FDA since conducted six vaccine manufacturing establishments during the period from April through July 2021, after EUAs were issued but before approval of any biologics license application (BLA). The GAO report details the serious issues identified at the Emergent facility in Baltimore that Janssen and AstraZeneca had each contracted with, noting that the inspection “identified multiple serious deficiencies related to manufacturing quality control systems, building design, equipment, and personnel training.”
A corrective action plan from Emergent and subsequent cooperation with FDA meant that by July 2021, FDA no longer objected to the resumption of Janssen COVID-19 vaccines at the Baltimore Emergent plant.
FDA has relied on recent and previous inspections, as well as on-site reviews, in its ongoing appraisal of manufacturing quality for three vaccines not yet authorized or approved. AstraZeneca, Novavax and Sanofi/GSK vaccines are all receiving ongoing FDA review as part of the clinical trial process.
GAO also gathered information about FDA inspection of biologics manufacturing in general during the pandemic, finding that the total number of surveillance inspections dropped from 1,535 in 2019 to just 608 in 2020. Pre-approval or pre-license applications also fell by more than half, from 101 in 2019 to 46 in 2020.
“During the COVID-19 pandemic, FDA gave higher priority to establishments that manufactured products related to the COVID-19 response or products used to treat serious diseases or medical conditions for which there is no substitute,” wrote the GAO report authors. “Mission-critical inspections may include both domestic and foreign establishments.”
As with vaccine and drug quality oversight, FDA relied on records requests to fill part of the information gap when inspections were deemed infeasible or unsafe. The agency requested records from just 179 biologics establishments in 2019, but called for records from 601 such establishments in 2021.

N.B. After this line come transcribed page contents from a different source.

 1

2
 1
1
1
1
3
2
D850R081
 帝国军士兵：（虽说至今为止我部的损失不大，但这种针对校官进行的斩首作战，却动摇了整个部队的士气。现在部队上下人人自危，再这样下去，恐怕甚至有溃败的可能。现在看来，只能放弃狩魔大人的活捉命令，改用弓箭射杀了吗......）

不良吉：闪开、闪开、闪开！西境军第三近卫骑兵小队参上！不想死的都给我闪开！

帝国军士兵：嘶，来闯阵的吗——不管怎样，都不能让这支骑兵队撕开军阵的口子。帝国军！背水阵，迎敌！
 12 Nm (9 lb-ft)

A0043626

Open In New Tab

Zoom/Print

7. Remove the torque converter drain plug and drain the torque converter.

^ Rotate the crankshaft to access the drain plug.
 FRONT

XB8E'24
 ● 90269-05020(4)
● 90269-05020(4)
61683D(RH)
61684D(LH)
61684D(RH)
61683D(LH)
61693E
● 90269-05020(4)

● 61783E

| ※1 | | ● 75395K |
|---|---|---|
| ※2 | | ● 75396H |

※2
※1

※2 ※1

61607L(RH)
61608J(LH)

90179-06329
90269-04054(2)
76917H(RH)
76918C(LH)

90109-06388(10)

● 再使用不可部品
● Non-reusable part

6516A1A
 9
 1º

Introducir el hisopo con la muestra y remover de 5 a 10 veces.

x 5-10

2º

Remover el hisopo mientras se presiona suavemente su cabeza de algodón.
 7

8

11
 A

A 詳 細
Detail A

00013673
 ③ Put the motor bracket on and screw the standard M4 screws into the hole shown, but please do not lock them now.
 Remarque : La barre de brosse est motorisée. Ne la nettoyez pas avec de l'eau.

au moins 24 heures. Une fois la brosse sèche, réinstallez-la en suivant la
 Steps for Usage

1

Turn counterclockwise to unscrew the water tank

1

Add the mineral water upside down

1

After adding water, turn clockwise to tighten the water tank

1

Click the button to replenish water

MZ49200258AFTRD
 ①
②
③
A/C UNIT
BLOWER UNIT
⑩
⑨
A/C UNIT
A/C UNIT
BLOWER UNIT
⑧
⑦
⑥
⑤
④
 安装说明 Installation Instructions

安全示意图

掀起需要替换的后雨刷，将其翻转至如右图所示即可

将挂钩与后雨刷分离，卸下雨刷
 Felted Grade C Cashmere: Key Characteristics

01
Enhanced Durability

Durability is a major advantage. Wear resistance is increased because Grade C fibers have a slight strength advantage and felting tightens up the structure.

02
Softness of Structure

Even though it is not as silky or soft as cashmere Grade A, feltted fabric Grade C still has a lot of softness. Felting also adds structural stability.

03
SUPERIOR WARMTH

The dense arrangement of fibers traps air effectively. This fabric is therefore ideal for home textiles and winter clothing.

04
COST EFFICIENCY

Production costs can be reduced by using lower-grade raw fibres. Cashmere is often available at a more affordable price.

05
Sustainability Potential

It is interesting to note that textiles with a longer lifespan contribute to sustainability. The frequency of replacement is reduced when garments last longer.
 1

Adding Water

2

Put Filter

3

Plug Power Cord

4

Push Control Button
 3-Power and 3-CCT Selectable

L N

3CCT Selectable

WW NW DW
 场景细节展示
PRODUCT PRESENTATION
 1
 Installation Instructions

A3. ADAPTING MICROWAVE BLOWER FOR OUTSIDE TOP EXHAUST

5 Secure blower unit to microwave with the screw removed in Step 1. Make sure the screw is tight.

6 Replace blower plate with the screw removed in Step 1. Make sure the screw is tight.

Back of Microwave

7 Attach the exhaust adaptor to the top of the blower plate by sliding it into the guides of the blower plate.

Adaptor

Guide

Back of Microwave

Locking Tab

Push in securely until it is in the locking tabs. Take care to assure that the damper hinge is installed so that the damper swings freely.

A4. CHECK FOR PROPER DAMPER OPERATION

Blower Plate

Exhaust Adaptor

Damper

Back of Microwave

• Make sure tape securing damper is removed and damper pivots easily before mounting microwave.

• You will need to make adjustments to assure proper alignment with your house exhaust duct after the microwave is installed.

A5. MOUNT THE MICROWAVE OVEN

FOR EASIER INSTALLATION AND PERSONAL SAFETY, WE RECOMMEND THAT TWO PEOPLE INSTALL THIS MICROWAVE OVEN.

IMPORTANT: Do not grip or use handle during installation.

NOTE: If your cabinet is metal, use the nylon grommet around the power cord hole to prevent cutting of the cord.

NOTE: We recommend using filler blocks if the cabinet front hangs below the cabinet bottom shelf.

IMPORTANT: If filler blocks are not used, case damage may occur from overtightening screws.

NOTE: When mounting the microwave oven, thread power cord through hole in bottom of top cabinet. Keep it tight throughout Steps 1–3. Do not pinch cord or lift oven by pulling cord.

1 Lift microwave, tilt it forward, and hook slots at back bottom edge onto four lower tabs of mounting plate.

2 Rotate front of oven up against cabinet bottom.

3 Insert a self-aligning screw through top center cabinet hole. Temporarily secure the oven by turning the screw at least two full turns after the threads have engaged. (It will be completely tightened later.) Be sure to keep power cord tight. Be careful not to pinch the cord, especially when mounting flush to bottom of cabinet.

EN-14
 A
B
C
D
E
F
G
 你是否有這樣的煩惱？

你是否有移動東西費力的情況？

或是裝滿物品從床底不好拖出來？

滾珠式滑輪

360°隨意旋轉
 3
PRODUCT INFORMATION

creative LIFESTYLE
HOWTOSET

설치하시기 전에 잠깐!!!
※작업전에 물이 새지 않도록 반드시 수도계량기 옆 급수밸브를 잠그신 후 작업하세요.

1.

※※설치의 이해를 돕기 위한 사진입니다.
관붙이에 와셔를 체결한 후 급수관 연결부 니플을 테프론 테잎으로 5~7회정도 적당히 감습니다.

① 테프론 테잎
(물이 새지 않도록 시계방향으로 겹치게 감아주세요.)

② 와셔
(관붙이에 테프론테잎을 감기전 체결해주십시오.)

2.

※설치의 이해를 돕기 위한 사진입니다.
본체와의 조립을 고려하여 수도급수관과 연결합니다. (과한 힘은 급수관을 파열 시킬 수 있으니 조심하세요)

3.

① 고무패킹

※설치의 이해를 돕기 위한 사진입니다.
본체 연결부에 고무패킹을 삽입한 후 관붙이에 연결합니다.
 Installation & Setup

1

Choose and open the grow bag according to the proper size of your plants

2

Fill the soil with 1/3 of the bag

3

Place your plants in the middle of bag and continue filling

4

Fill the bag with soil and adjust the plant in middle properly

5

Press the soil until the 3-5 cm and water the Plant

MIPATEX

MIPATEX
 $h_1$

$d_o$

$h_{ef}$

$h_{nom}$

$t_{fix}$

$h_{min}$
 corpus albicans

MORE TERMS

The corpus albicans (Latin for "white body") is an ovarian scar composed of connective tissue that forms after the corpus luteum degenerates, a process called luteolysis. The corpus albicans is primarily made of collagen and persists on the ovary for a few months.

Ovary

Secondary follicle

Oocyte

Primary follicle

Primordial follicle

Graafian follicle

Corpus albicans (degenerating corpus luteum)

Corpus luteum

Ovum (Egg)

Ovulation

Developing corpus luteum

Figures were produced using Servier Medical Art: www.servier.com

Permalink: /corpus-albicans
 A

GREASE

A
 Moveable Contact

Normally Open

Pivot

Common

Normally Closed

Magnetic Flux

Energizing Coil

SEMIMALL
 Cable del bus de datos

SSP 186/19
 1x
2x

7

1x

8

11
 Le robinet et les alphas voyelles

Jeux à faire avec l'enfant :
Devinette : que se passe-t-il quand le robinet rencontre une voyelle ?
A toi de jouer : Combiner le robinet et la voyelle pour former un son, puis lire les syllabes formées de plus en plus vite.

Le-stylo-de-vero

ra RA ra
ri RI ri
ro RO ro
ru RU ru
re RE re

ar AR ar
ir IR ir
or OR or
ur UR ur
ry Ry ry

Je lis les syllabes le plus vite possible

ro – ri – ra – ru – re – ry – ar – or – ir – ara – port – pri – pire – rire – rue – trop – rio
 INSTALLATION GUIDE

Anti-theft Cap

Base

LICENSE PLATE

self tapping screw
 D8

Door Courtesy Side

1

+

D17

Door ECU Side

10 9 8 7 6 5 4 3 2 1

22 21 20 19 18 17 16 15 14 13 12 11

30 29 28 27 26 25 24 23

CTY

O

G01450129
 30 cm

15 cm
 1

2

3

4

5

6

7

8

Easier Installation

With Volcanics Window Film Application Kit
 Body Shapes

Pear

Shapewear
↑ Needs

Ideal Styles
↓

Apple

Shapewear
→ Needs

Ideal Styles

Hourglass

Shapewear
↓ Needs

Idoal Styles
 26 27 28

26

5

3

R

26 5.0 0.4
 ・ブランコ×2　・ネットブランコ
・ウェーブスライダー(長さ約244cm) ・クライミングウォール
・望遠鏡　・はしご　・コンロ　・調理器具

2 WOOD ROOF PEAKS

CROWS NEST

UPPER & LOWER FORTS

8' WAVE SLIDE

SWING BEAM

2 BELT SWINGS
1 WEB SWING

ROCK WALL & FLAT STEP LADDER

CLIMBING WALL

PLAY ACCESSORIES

For COVID-19 biologic treatments, FDA followed a similar path as for vaccines, relying on records, remote visits, and, when necessary, investigations and site visits to glean needed information about the quality of biologics for which EUAs or licensure was sought.
Additionally, the report notes that when rapid antigen tests for SARS-CoV-2 are purchased over the counter and used at home, results are not likely to be reported or tracked, so those test results are not included in trackers maintained by the US Centers for Disease Control and Prevention, and others. According to the report, FDA had issued a total of 36 EUAs for antigen tests, including 8 for tests that are authorized for at-home over-the-counter use.
“FDA does not have the authority to require individuals to report over-the-counter test results. However, FDA officials told us they worked with manufacturers during the emergency use authorization application process, as well as during town halls they hosted with manufacturers, to identify approaches that encourage and facilitate such reporting by individuals,” wrote report authors.
FDA was not named in any of the report’s 16 recommendations for action.